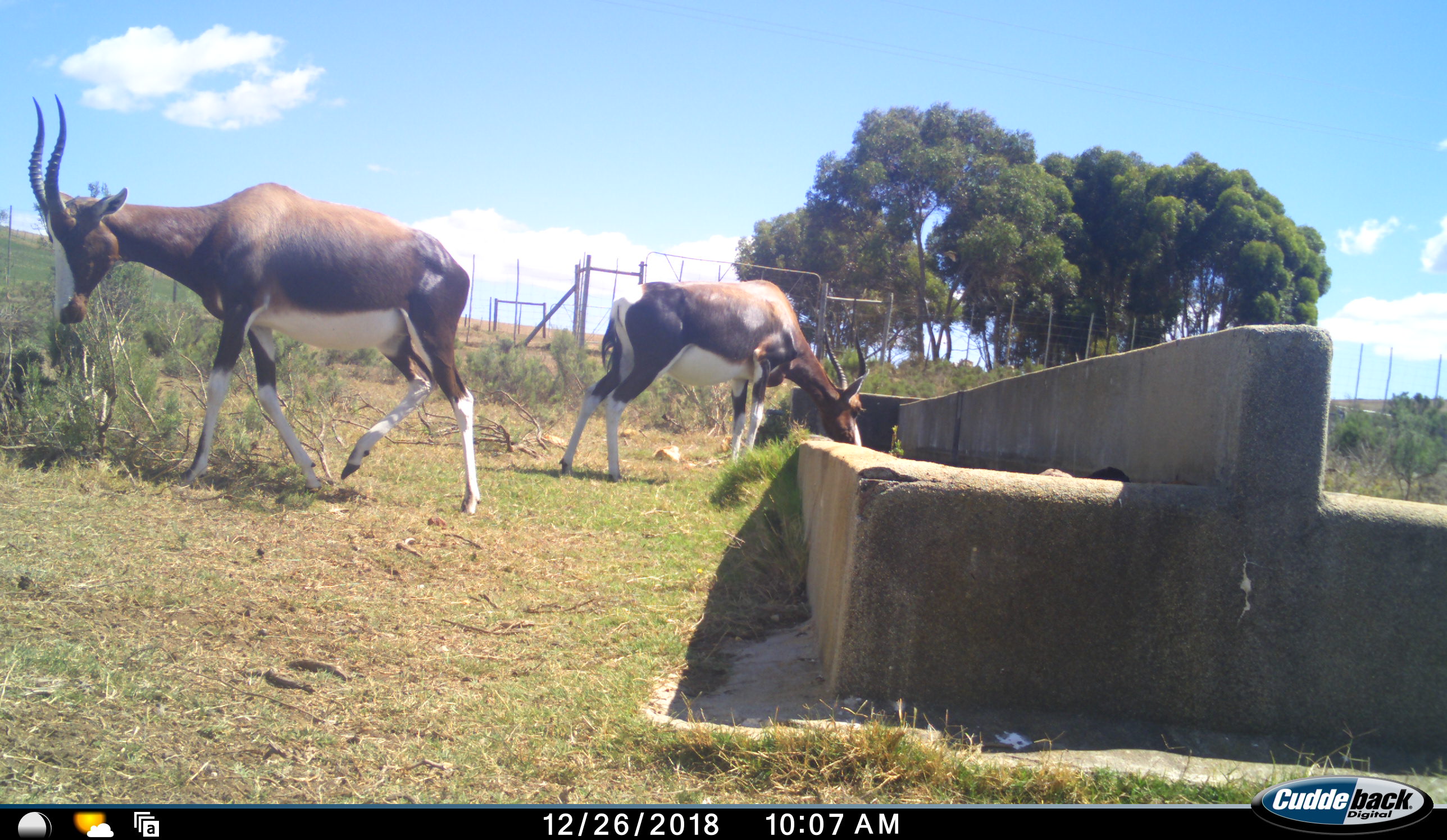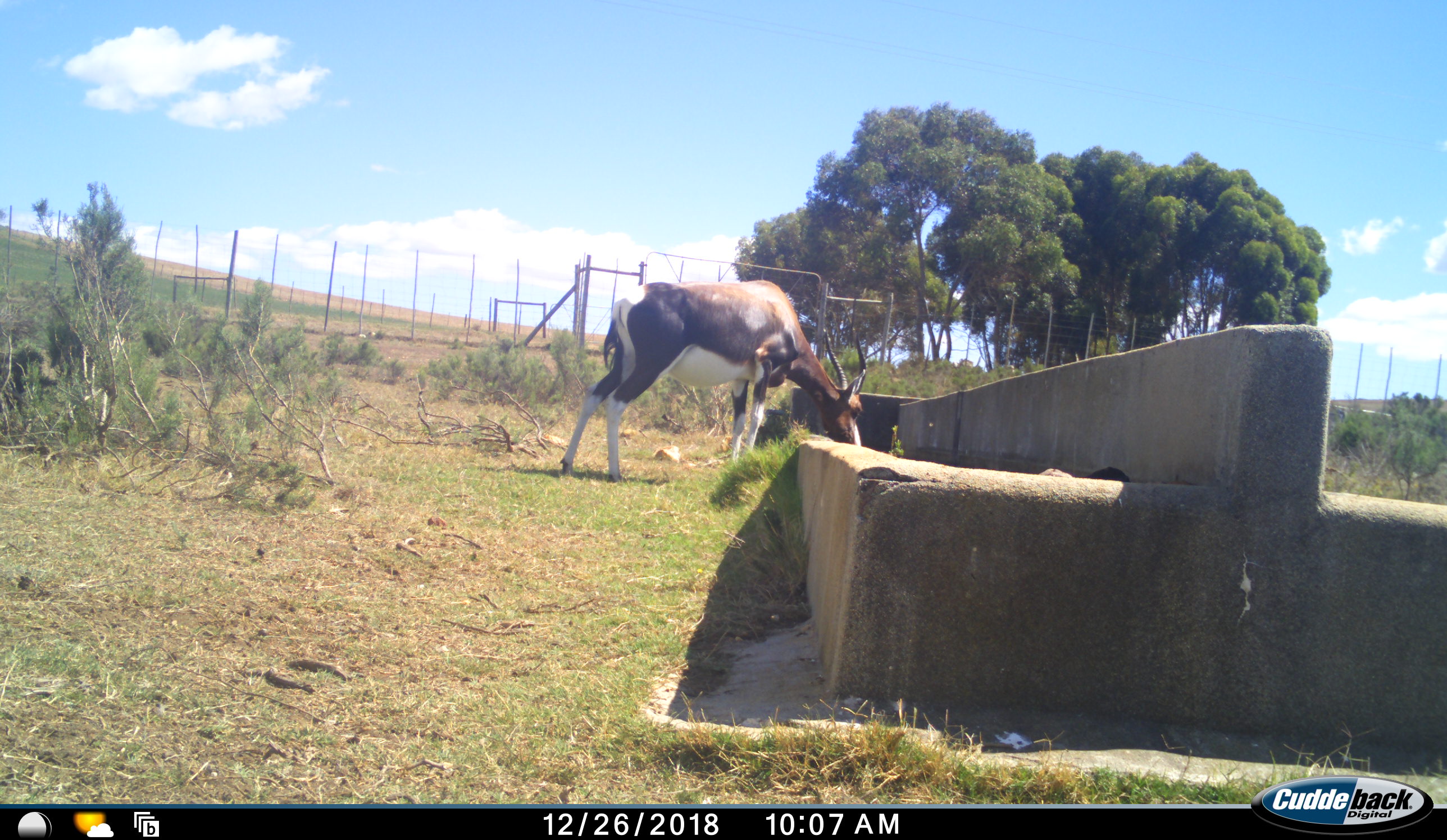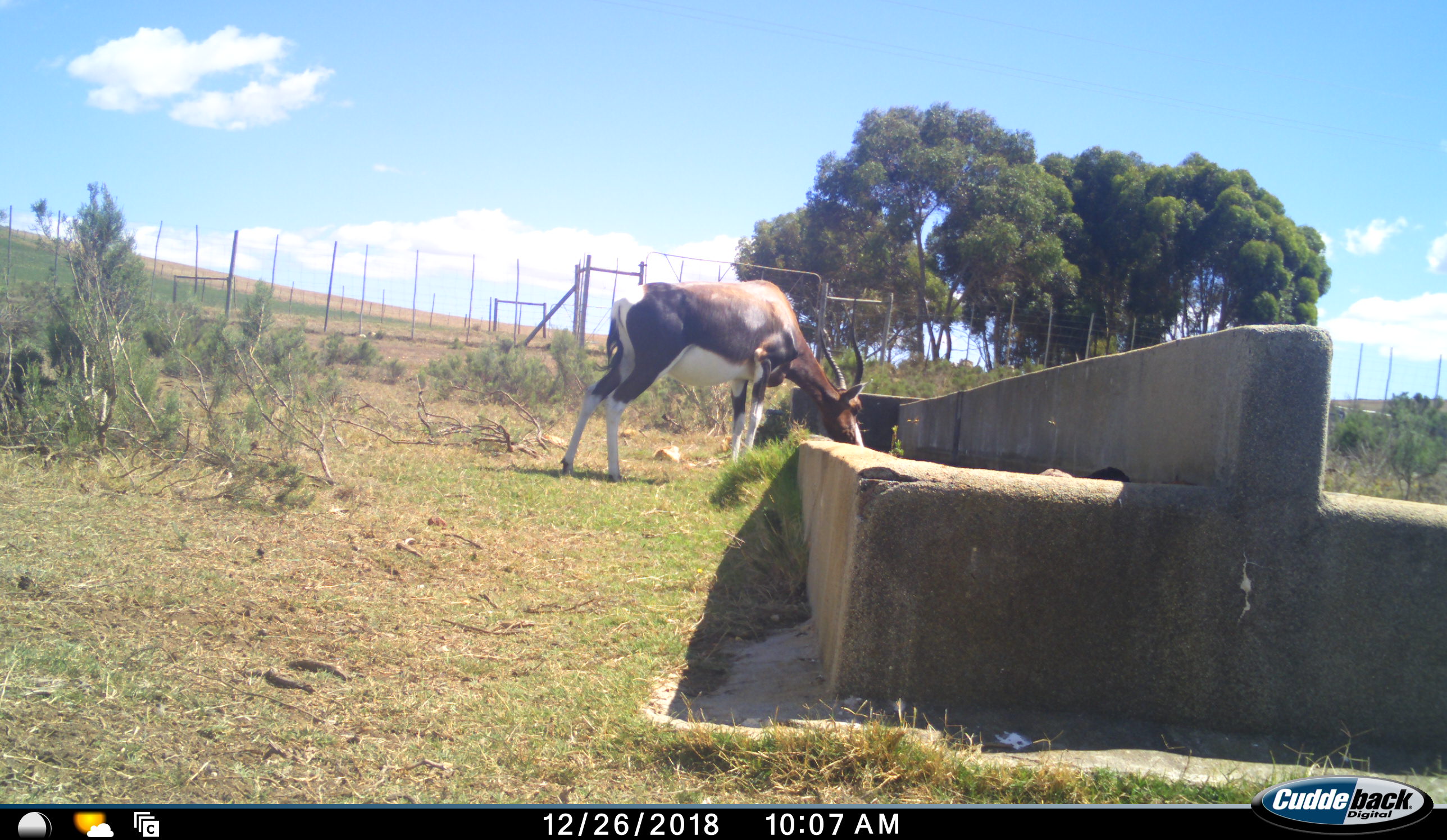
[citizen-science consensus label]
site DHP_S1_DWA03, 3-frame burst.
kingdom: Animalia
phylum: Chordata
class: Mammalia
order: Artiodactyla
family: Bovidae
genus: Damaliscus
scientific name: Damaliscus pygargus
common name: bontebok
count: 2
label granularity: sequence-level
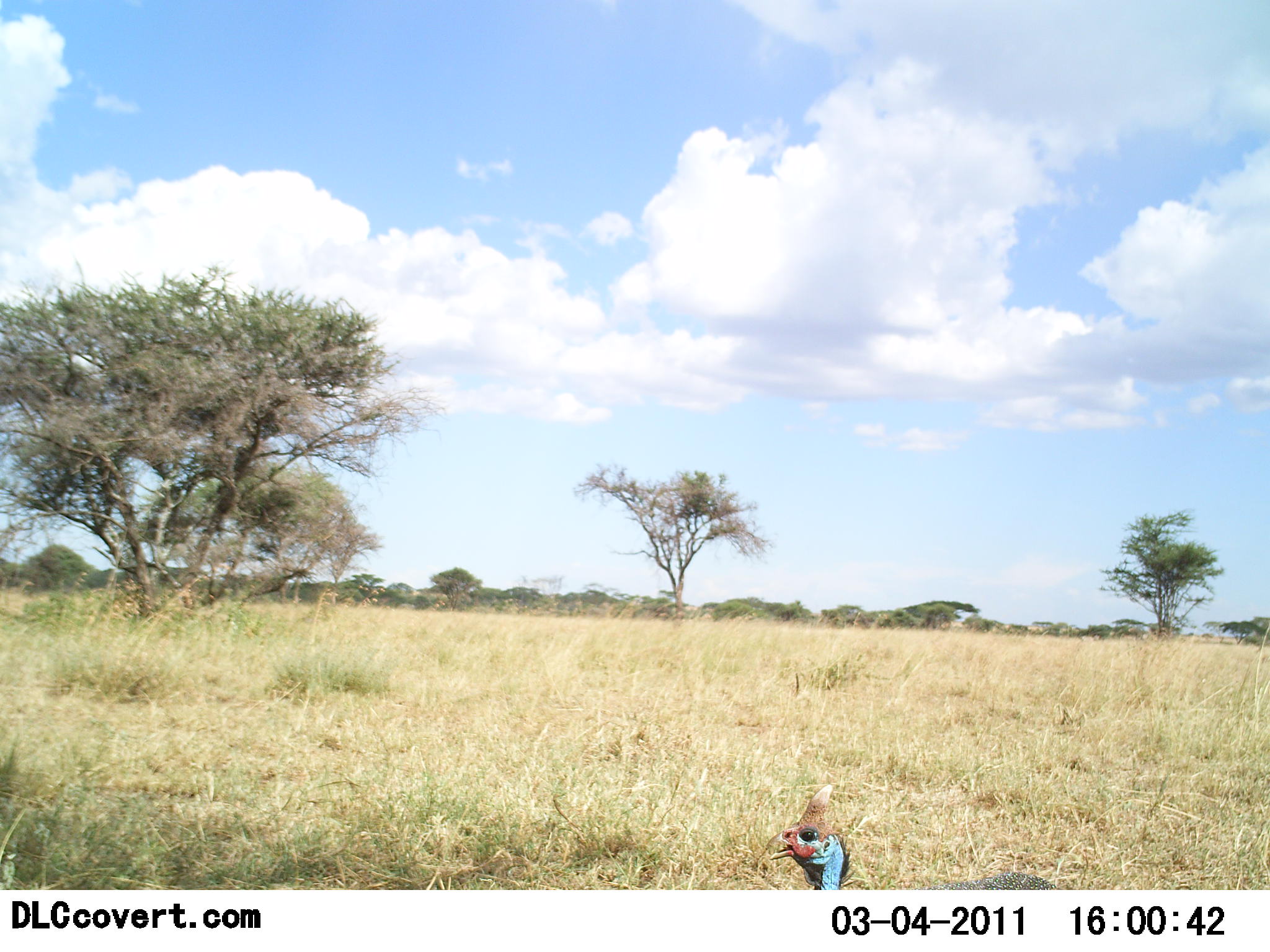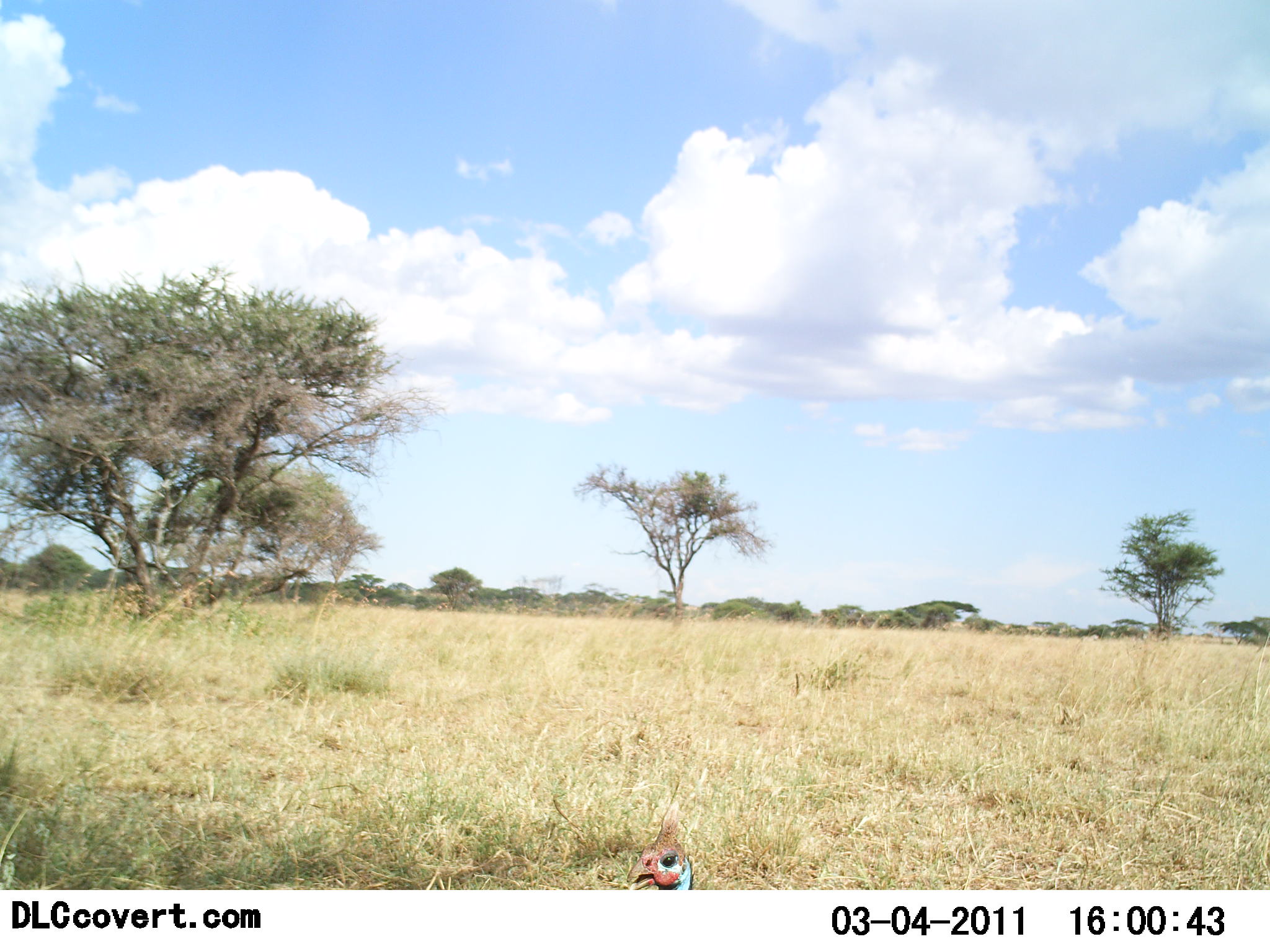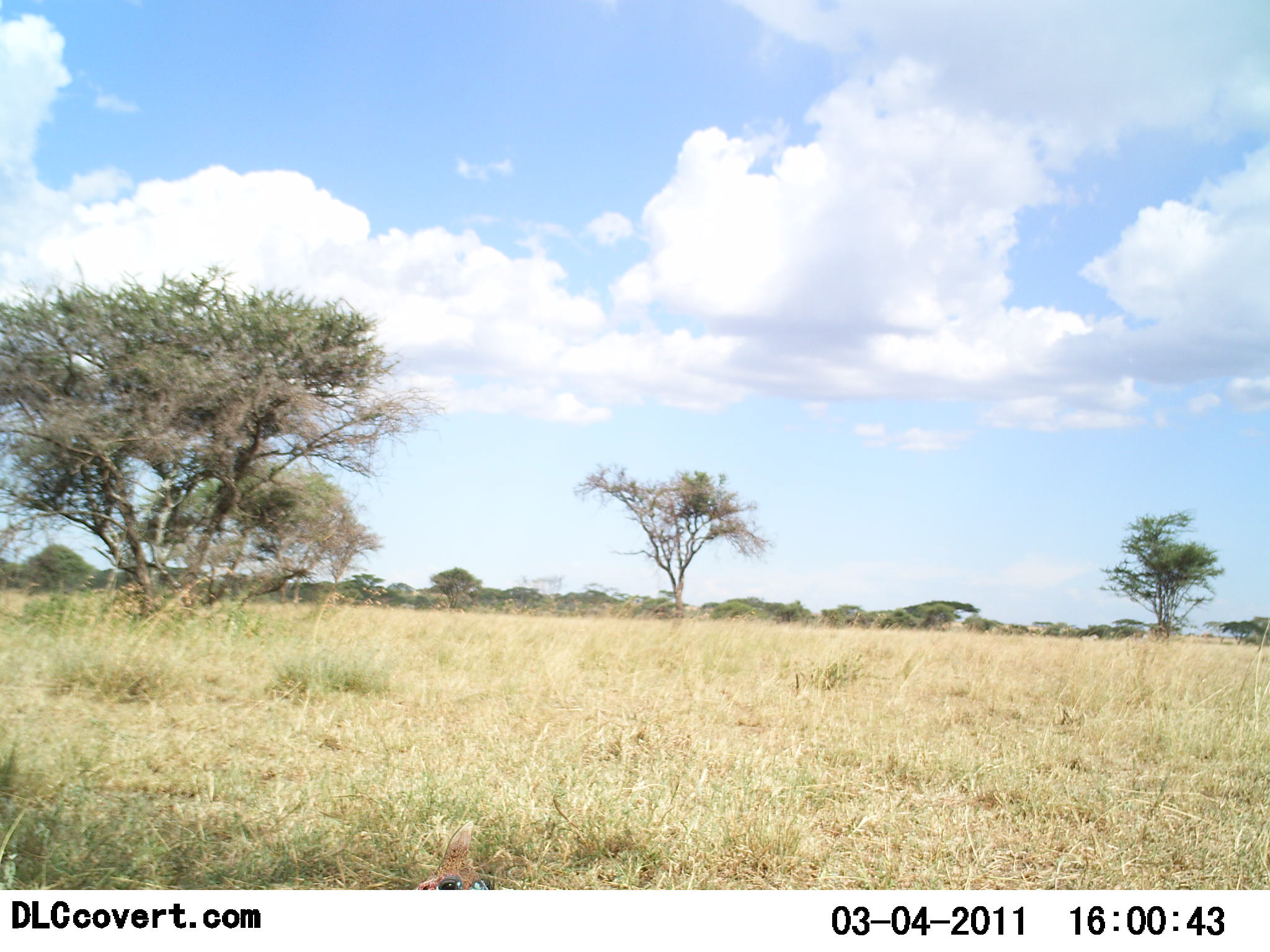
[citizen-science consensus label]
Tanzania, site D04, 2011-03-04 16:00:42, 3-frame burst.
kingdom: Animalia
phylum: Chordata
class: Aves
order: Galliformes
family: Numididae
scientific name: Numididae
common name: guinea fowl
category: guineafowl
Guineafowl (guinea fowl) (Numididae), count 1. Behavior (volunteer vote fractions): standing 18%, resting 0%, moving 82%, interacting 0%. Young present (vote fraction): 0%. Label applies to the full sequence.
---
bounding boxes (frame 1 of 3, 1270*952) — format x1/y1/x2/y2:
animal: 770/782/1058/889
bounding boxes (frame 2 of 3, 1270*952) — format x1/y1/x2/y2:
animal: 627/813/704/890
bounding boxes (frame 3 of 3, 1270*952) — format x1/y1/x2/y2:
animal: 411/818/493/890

================

_Activity_. Reproduce the listing exactly. Do not include its images.

_Solved problem_.
[citizen-science consensus label]
site DHP_S1_DWA03, 3-frame burst.
kingdom: Animalia
phylum: Chordata
class: Mammalia
order: Artiodactyla
family: Bovidae
genus: Damaliscus
scientific name: Damaliscus pygargus
common name: bontebok
count: 2
label granularity: sequence-level
[citizen-science consensus label]
Tanzania, site D04, 2011-03-04 16:00:42, 3-frame burst.
kingdom: Animalia
phylum: Chordata
class: Aves
order: Galliformes
family: Numididae
scientific name: Numididae
common name: guinea fowl
category: guineafowl
Guineafowl (guinea fowl) (Numididae), count 1. Behavior (volunteer vote fractions): standing 18%, resting 0%, moving 82%, interacting 0%. Young present (vote fraction): 0%. Label applies to the full sequence.
---
bounding boxes (frame 1 of 3, 1270*952) — format x1/y1/x2/y2:
animal: 770/782/1058/889
bounding boxes (frame 2 of 3, 1270*952) — format x1/y1/x2/y2:
animal: 627/813/704/890
bounding boxes (frame 3 of 3, 1270*952) — format x1/y1/x2/y2:
animal: 411/818/493/890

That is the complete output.